Traditional Boundaries Do Not Apply
You cannot rely on hidden prompts, internal policies, or model alignment as hard controls. These are advisory layers, not enforcement mechanisms.
Agentic Architectures Increase Blast Radius
Once a model can take action, access data, or invoke tools, the consequences of manipulation expand from “incorrect answer” to “material impact.”
Aligning to a Probabilistic Security Model
These dynamics reinforce a broader shift already underway in security:
From deterministic control to probabilistic risk management.
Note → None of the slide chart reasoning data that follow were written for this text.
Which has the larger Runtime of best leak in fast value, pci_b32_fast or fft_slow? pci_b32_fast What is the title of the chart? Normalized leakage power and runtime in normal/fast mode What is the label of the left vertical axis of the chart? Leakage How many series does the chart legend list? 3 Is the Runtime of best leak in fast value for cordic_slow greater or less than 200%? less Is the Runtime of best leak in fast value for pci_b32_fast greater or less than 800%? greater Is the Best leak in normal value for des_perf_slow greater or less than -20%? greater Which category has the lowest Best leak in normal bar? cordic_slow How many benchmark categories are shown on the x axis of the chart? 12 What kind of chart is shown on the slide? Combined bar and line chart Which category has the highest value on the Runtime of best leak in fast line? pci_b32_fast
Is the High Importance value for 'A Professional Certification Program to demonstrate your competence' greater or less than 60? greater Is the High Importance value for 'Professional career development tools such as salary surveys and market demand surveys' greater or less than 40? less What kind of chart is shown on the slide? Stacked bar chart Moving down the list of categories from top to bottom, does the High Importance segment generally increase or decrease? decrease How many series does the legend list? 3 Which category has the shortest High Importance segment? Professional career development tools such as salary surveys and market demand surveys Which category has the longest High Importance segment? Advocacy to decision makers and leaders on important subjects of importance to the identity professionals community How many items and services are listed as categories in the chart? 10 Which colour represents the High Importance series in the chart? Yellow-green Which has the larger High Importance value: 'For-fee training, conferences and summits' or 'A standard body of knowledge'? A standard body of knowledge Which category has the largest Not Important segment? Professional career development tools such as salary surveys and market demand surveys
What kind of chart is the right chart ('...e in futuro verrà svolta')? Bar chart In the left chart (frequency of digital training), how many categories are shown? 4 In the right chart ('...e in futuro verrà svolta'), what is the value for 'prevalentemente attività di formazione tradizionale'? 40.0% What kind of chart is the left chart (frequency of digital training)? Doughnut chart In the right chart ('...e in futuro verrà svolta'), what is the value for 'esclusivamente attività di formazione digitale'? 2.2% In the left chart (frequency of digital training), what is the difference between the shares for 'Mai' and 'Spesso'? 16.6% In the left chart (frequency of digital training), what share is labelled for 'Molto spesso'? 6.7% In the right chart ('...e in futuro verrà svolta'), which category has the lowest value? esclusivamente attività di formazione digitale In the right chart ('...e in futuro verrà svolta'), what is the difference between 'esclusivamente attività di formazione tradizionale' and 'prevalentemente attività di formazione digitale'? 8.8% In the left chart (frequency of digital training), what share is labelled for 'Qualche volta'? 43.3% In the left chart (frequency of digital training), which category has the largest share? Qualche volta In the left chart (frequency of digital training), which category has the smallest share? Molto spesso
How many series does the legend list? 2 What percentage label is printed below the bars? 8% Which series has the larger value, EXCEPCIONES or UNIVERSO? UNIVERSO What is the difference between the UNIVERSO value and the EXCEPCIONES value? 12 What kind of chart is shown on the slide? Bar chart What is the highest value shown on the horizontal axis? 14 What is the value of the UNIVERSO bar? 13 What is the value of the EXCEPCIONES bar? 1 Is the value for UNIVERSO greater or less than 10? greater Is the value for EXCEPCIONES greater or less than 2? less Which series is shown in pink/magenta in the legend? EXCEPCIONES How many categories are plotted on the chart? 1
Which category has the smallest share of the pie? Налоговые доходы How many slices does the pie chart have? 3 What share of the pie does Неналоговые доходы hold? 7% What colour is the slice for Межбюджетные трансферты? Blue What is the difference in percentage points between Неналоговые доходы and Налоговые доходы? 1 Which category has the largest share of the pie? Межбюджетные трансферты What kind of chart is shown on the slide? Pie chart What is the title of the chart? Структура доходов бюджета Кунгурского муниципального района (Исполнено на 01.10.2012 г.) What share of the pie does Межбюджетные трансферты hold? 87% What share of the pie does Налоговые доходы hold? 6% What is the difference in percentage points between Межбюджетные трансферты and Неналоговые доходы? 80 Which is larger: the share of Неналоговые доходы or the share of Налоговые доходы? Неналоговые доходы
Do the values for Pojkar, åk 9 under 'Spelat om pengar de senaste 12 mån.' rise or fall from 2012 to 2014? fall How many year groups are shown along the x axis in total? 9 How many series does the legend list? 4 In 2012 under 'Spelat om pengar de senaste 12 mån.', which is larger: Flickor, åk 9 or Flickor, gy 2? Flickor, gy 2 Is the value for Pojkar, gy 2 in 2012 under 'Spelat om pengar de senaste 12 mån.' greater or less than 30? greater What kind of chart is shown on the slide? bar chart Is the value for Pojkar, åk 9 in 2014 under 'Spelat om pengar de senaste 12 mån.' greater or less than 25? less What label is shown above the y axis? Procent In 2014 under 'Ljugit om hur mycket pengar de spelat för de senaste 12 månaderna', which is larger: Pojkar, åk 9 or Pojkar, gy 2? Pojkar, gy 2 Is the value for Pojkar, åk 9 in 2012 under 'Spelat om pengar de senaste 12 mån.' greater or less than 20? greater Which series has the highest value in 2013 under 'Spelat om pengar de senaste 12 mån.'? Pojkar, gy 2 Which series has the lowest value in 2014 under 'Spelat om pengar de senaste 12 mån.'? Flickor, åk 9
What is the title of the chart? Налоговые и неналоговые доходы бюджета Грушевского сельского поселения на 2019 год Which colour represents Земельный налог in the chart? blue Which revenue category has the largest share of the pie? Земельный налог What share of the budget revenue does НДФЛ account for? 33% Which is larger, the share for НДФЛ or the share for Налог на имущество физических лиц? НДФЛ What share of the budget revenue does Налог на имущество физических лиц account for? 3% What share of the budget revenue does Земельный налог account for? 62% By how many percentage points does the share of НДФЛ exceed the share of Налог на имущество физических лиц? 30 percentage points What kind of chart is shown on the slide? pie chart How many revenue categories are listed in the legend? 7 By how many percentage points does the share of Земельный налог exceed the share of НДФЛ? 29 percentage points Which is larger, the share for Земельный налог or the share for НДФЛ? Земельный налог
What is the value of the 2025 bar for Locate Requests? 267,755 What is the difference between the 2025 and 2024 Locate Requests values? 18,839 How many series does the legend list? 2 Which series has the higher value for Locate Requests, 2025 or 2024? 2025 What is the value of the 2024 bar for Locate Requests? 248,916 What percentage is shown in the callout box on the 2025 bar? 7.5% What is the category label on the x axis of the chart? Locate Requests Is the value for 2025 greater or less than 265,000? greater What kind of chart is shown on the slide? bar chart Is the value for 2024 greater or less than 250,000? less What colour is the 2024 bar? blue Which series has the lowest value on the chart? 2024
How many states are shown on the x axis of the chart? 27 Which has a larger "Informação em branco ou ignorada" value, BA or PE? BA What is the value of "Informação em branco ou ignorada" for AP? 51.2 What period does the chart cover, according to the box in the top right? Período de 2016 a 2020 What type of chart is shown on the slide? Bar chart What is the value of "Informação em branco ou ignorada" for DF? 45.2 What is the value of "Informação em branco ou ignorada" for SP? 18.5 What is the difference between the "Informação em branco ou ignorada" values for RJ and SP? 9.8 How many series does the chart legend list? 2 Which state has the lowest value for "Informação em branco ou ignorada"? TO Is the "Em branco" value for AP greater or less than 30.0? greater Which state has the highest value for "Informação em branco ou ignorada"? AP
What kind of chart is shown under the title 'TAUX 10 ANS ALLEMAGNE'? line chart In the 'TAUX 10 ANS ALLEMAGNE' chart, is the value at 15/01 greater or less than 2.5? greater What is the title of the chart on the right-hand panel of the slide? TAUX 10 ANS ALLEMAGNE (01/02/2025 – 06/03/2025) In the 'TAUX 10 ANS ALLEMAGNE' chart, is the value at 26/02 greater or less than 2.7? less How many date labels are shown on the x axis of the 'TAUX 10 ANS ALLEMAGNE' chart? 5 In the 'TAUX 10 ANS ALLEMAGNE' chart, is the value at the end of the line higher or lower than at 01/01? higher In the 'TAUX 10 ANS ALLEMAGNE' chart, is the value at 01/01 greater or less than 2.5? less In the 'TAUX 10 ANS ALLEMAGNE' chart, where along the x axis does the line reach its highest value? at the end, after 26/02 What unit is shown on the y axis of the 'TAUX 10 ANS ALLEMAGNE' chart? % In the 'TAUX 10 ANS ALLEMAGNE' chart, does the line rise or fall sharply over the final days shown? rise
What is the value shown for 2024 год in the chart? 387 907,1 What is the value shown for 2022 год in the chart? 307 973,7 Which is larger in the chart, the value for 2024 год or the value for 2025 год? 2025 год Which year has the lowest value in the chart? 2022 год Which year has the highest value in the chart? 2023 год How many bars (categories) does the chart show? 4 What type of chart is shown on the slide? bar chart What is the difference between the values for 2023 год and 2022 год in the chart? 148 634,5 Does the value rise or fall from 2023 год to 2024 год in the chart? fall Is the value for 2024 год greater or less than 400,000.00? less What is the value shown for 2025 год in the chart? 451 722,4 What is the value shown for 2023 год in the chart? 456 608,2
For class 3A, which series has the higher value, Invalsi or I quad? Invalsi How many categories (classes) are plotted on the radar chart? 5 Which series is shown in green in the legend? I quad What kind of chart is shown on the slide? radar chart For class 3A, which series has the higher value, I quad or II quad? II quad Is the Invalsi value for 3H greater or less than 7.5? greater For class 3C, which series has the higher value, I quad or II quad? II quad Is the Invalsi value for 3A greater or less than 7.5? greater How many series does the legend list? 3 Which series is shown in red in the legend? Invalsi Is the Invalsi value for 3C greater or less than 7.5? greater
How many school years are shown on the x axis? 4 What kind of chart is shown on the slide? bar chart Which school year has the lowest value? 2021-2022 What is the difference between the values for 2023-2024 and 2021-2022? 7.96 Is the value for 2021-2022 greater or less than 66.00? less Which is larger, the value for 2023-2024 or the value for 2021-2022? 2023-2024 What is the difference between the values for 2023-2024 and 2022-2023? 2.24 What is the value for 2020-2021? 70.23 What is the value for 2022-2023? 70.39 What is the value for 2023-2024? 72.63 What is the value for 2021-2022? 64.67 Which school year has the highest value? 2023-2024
In practical terms, this means:
Assuming that prompt injection will occur
Designing systems that constrain what an agent can do, not just what it is told
Implementing verification layers around high-impact actions
Maintaining human oversight where context and judgment are required
This is not a temporary phase. It is the operating model for AI-enabled systems.
The Path Forward: From Trust to Governance
The industry often frames AI adoption in terms of trust. Trust in the model, the vendor, or the outputs.
A more useful framing is governance.
What can the system access?
What actions can it take?
How are those actions monitored and validated?
Where does human authority intervene?
As organizations move toward agentic AI, these questions become central.
The Gist
The recent wave of LLM and agent “leaks” is not a series of isolated events. It is a signal.
The mechanisms we use to control AI systems are visible, influenceable, and inherently probabilistic.
As a result:
Security strategies must shift from concealment to containment
From preventing manipulation to managing its impact
From trusting the model to governing the system
The organizations that internalize this distinction early will be better positioned to harness AI’s capabilities without inheriting disproportionate risk.